2099 of the 8488 fragments in the six sets found at least one homologue with BLAST. Some of the sequences found by BLAST searches were undoubtedly false positives caused by low complex regions of sequence, but most of the finds were sequences that had 100% identity. Note that fragments of less than 25 residues were ignored for the sake of speed and because BLAST is unlikely to give a good score to fragments that small.
There were fragments with homologues in all six sets, but practically all the finds were in the "gencode exons". There were only 54 in total from the other 5 regions.
When all six reading frames were taken into account, 2306 of the 50948 translations had homologues. There were 167 fragments that had
two or more translations with human homologues. The record was fragment chr21_33843808_33849255 where all six of the frames were over 1650 residues long and which managed to find homologues for all six reads. However, only one (the 1815 residues that had 99% identity to SON_HUMAN over 1782 residues) is likely to code a protein. The other five reads all have much lower percentage identities and are aligned in low complexity regions. The three upstream fragments and nine downstream fragments also have approximately 100% identity to SON_HUMAN.
However, there are also cases where more than one of the six frames has a human homologue and the precentage identities to the proteins are high. chr22_31579718_31581440 for example finds four human homologues, three of which are approximately 100% identity. Frames 1 and 3 find homologues over the same 55 residues N-terminal stretch and frames -1 and -3 find homologues for overlapping segments between residue 130 and residue 280. Frame -1 of the fragment finds homology with protein k222 (a 138 residue protein) between residues 149 and 229 and frame -3 between residues 229 and 284. So the homologous regions for frames -1 and -3 do not overlap and do not overlap those between frame 1 and 3. However, frame 1 does overlap with frame 3. Frame 1 fits with the upstream regions, the homologous protein is TIMP3_HUMAN, and there are 4 more TIMP3_HUMAN sections upstream from this one. However frame 3 is homologous to Q5THV5, a protein that is identical over the 147 N-terminal residues to TIMP3_HUMAN, but that
has different over the C-terminal 55 or so residues. If this is true and this codes for a protein, it would mean that the C-terminal end of the
protein is determined by the which frame is chosen for translation. In this case the C-terminal 60+ amino acids of the two proteins would be encoded by the same 180+ nucleotides and the choice of C-terminal determined by the frame shift.

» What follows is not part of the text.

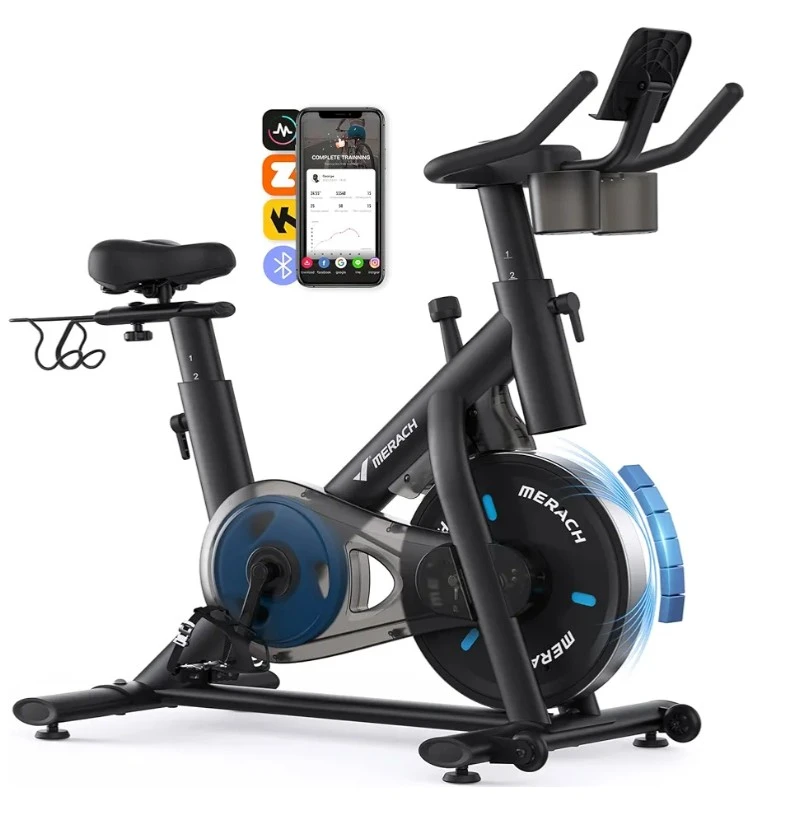 Merach Indoor Cycling Bike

(According to the Human Chromosome 22 article in Nature (Dunham et al, 1999): " The 61-kb TIMP3 gene, which is involved in Sorsby fundus macular degeneration, lies within a 268-kb intron of the large SYN3 gene". But there is no mention of Q5THV5 in this paper, Q5THV5 was deposited in May 2005 by the Havana
group)
Of the 2306 peptide fragments that find homologues 782 of them found a homologue that covered 100% of the sequence and had 100% identity. A further 1011 fragments had 100% identity to a human sequence over at least part of the fragment. In total 2000 of these 2036 homologues had at least 90% identity.
Of the five non-exonic sections, the "other EST fragments" find 14 fragments, all but one with high % identity. There are three segments that match GDIA_HUMAN on adjacent fragments of chromosome X, but they make up only a third of the entire sequence of GDIA_HUMAN. There are two fragments that match Q96N32 on the same chromosome, but again they only make up 50% of the protein. chr19_59470577_59470727_4 matches LIRB4_HUMAN at 100%
as do many of the exons on the same region of the chromosome. In this case it may be part of an alternative splice variant because one of the
exons also covers a very similar region of the sequence.

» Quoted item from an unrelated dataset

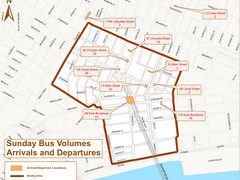 Chinatown Buses Fight For Curb Space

The intronic proximal fragments find homologues in 22 cases, most of them are likely to be false positives caused by low complexity. There are
5 fragments with high % identity, but only three of them might be protein coding - chr11_1866951_1867136_4 and a nearby fragment seem to be
100% identity to the ENSEMBL protein ENSP00000328502 and cover most of the sequence of the protein. chr19_59464094_59464166_1 has a 100%
identical 25 residue chunk of YMEL1_HUMAN as a homologue. The upstream and downstream exons also have YMEL1_HUMAN as a homologue at 100%, although the whole sequence is not covered.
The intronic distal fragments only find three fragments, all likely false positives.
The intergenic distal regions find 9 homologues, all from chromosome 11 and very close to each other. Most of the homologues have high % identity. Seven of the homologues are found from just two fragments, one of the fragments has four possible translation,s the other three. Of the nine frames with homologues, four are homologous to Q6ZTP7 and three to Q6ZQS6. All have very high percentage identity. The fragmments do not cover the entire sequence, but it may be that the missingg framments were less than 25 residues in size. The intergenic proximal fragments find just 6 homologues, three with high % identity, though all the fragments are very small.
This work was carried out by Michael Tress at the PDG and Julien Lagarde at IMIM.